Begin Selection
This is with MKL version 2019.1.144

Reproducible Steps:

Current Output:

The current output. Knowing what is the current behavior is useful.

Expected Output:

It should just work as it did with previous versions. The last version we have tested this setup ok is cmdstan 2.21.

Additional Information:

NA

Current Version:

v2.28.0

wds15 avatar Oct 11 '21 11:10 wds15

Just to double check, it is working with 2.27.0? I am not sure from your post as you mention 2.21.

rok-cesnovar avatar Oct 11 '21 12:10 rok-cesnovar

No.. 2.27.0 also fails with the same error.

wds15 avatar Oct 11 '21 14:10 wds15

2.26.0 works OK.

wds15 avatar Oct 11 '21 14:10 wds15

@andrjohns maybe this easy for you: To me it looks as if Eigen integrates with the MKL using the plugin system. This is apparently interfering with the use of the plugin system as coded up for Stan-math. There are comments in stan/math/prim/fun/Eigen.hpp which talk about multiple plugins, but they don't really make sense to me. Maybe you can have a look or comment? Let me know if you need more info. As stated above: Things stopped working 2.27.0 while they were ok with 2.26.0...if that helps. Thanks!
End Selection
Begin Data shown
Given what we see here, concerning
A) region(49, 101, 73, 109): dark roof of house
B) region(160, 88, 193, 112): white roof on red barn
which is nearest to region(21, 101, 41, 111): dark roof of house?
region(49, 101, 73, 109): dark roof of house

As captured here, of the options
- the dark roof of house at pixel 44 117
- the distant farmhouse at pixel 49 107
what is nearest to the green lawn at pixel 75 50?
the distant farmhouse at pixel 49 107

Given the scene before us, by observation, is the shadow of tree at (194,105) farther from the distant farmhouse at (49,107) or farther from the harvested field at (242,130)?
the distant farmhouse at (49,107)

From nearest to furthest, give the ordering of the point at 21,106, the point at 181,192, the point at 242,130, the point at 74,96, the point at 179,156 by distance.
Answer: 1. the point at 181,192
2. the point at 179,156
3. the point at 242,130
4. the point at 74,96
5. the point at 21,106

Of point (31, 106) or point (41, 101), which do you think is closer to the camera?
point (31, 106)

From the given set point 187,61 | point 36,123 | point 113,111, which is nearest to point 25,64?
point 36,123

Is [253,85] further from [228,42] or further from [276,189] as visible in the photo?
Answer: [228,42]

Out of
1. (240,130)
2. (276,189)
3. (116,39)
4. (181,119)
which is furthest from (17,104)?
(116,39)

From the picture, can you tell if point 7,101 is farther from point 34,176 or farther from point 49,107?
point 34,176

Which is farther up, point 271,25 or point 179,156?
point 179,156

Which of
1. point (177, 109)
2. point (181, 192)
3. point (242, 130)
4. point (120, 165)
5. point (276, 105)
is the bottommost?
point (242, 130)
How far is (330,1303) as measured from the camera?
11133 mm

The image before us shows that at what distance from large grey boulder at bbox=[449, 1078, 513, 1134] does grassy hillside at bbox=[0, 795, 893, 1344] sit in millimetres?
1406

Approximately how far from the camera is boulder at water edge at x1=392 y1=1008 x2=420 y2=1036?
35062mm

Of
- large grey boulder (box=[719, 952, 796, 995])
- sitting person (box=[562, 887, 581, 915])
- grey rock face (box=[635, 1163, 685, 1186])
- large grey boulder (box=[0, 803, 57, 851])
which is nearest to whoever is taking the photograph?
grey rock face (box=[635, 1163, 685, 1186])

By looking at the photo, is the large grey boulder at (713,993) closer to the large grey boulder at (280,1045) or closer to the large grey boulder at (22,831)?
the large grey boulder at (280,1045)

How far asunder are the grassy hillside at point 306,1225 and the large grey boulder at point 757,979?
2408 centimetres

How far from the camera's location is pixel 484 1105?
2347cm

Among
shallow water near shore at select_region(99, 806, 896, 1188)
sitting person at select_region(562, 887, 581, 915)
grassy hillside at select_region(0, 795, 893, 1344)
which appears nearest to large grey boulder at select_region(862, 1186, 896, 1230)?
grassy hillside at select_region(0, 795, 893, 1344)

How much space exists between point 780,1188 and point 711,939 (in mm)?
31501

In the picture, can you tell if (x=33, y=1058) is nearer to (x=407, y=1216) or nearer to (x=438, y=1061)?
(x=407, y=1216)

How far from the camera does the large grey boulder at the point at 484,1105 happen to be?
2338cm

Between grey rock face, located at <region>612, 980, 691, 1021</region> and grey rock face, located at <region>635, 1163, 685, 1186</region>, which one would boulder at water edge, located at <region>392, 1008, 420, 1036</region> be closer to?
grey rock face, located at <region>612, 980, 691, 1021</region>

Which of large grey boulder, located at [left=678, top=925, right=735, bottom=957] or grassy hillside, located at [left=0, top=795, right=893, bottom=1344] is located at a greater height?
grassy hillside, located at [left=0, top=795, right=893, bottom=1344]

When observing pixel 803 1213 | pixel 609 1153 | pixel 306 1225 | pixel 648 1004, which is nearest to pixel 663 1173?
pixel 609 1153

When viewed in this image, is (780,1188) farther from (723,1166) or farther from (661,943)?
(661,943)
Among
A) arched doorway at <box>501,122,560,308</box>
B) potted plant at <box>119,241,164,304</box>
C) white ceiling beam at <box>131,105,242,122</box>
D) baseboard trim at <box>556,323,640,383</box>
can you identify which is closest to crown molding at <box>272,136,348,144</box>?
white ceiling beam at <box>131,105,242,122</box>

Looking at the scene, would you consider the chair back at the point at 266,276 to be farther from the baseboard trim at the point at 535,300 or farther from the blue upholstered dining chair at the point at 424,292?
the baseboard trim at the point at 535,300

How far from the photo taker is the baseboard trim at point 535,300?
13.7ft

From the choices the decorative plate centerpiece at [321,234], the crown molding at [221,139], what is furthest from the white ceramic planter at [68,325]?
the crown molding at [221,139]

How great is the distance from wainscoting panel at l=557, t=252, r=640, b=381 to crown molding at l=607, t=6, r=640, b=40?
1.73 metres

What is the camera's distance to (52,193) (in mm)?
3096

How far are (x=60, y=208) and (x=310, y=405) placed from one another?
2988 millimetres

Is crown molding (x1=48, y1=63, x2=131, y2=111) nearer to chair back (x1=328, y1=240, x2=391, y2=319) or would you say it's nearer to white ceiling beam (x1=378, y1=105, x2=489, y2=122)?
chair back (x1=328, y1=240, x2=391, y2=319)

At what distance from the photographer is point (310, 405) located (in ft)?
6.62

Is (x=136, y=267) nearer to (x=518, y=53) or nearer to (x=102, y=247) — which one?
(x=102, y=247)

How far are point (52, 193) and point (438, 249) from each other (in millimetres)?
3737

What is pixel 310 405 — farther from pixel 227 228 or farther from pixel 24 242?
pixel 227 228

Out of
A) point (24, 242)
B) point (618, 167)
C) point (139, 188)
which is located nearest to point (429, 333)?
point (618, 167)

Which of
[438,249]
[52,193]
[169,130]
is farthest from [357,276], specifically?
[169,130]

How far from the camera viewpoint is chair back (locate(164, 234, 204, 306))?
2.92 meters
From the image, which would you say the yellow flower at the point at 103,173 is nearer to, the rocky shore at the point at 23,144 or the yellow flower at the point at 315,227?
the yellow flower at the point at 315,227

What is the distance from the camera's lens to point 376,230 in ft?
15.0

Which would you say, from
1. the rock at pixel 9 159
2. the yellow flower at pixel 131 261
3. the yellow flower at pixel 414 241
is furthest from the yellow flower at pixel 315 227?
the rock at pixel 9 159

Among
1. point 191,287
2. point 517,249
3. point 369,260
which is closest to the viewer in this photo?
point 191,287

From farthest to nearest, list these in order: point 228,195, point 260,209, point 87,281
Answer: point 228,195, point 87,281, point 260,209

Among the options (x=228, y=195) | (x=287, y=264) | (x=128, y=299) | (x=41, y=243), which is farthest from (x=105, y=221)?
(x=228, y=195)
End Data shown
◆ To do
[1] Duplicate the stretch of the cmdstan issue thread from "wds15 avatar Oct 11 '21 11:10" through "the same error.".
[2] Which MKL version does the cmdstan issue thread report using?
[3] Name every username that appears in the cmdstan issue thread.

◆ Exercise answers
[1]
wds15 avatar Oct 11 '21 11:10 wds15

Just to double check, it is working with 2.27.0? I am not sure from your post as you mention 2.21.

rok-cesnovar avatar Oct 11 '21 12:10 rok-cesnovar

No.. 2.27.0 also fails with the same error.

[2] MKL version 2019.1.144.

[3] wds15, rok-cesnovar, andrjohns